A ex-vereadora Leo Kret (PDT) negou envolvimento no desvio de recursos investigado na “Operação Sponsor”, deflagrada nesta terça-feira (26) pelo Ministério Público da Bahia, e afirmou que teve o nome citado em um contrato que não assinou. A investigação apura suspeitas de uso irregular de verbas destinadas a eventos carnavalescos e ações voltadas à comunidade LGBTI+ em Salvador.

Ex-vereadora contesta envolvimento
Em posicionamento, Leo Kret negou qualquer participação nas irregularidades apuradas e afirmou que já adotou medidas legais. "Bom dia. Em primeiro lugar, eu não fui presa e, em segundo lugar, o meu nome foi mencionado por um contrato que eu nem assino. Já acionei os meus advogados e, no momento oportuno, vocês vão saber de toda a situação. Todos vocês me conhecem, a Bahia inteira conhece, sabe da minha índole, do meu caráter, sabe do meu trabalho que eu tenho, né, com a população. Então, já, já vocês vão saber de todo o esclarecimento de tudo o que está acontecendo."

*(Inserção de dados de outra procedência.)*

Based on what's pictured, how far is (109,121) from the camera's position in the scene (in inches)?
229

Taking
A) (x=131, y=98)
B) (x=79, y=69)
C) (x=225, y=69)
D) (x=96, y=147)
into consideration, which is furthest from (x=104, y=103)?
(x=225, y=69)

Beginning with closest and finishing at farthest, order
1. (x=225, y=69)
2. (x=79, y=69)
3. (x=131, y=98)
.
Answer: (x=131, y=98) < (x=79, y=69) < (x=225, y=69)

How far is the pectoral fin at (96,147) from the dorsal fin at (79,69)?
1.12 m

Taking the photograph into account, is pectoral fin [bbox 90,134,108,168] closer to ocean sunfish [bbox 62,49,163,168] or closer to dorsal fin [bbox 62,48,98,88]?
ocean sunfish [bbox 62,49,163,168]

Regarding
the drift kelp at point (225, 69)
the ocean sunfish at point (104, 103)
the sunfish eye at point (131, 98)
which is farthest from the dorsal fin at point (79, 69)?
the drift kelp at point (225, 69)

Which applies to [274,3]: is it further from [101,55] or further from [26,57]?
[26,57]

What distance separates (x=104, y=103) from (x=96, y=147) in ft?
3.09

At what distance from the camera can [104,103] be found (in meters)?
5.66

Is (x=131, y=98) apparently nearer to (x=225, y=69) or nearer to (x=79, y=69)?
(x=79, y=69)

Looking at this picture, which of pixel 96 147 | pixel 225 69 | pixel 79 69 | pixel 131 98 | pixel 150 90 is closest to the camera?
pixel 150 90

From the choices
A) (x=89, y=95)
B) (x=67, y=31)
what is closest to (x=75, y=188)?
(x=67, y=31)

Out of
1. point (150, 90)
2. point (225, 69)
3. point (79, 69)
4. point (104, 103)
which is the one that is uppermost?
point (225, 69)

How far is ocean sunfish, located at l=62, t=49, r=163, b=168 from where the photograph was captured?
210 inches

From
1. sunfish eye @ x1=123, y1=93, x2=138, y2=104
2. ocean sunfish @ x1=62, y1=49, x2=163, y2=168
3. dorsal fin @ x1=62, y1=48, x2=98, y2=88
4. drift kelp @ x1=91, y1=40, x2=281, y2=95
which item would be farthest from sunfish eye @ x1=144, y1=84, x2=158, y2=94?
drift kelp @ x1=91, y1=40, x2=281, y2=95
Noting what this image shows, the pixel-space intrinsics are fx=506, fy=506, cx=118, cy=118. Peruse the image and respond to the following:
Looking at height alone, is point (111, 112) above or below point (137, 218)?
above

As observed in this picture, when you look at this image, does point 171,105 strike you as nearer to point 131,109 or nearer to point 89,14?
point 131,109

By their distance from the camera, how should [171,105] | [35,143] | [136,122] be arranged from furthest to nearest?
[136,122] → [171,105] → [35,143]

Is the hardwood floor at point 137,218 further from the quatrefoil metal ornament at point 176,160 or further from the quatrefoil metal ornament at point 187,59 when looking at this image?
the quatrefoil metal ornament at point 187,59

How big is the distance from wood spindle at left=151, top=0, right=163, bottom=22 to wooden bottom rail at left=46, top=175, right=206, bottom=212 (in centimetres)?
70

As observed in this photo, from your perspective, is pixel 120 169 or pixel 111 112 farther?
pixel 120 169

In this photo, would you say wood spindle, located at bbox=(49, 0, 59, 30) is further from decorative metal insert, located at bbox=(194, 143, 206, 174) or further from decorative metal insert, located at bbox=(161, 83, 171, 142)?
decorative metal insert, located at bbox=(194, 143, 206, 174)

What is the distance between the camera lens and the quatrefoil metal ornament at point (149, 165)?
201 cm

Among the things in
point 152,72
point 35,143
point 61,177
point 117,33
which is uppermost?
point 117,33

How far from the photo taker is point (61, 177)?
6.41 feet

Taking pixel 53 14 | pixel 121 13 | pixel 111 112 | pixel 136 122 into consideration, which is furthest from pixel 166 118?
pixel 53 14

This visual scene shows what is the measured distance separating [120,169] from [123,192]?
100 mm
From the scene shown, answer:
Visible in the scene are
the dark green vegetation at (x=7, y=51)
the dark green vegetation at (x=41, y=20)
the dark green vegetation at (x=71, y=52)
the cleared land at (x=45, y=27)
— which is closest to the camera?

Operação investiga desvios de recursos
Segundo o MPBA, a operação apura crimes como peculato, fraudes em licitações e desvio de verbas públicas. Foram cumpridos mandados de busca e apreensão em um órgão público, uma associação e endereços ligados a investigados, incluindo servidores municipais.

Verbas seriam destinadas ao Carnaval e eventos LGBTI+
As investigações apontam que recursos públicos destinados ao patrocínio de eventos carnavalescos e iniciativas para a comunidade LGBTI+ teriam sido desviados por meio de uma associação suspeita de atuar como fachada. O montante repassado ultrapassa R$ 1,1 milhão.

Caso segue sob apuração
A Justiça também determinou o afastamento de dirigentes da associação investigada e de servidoras municipais. O caso teve início após denúncias de organizadores de eventos e integrantes da comunidade LGBTI+ sobre irregularidades na execução do projeto “Caminhada da Diversidade LGBTI+”.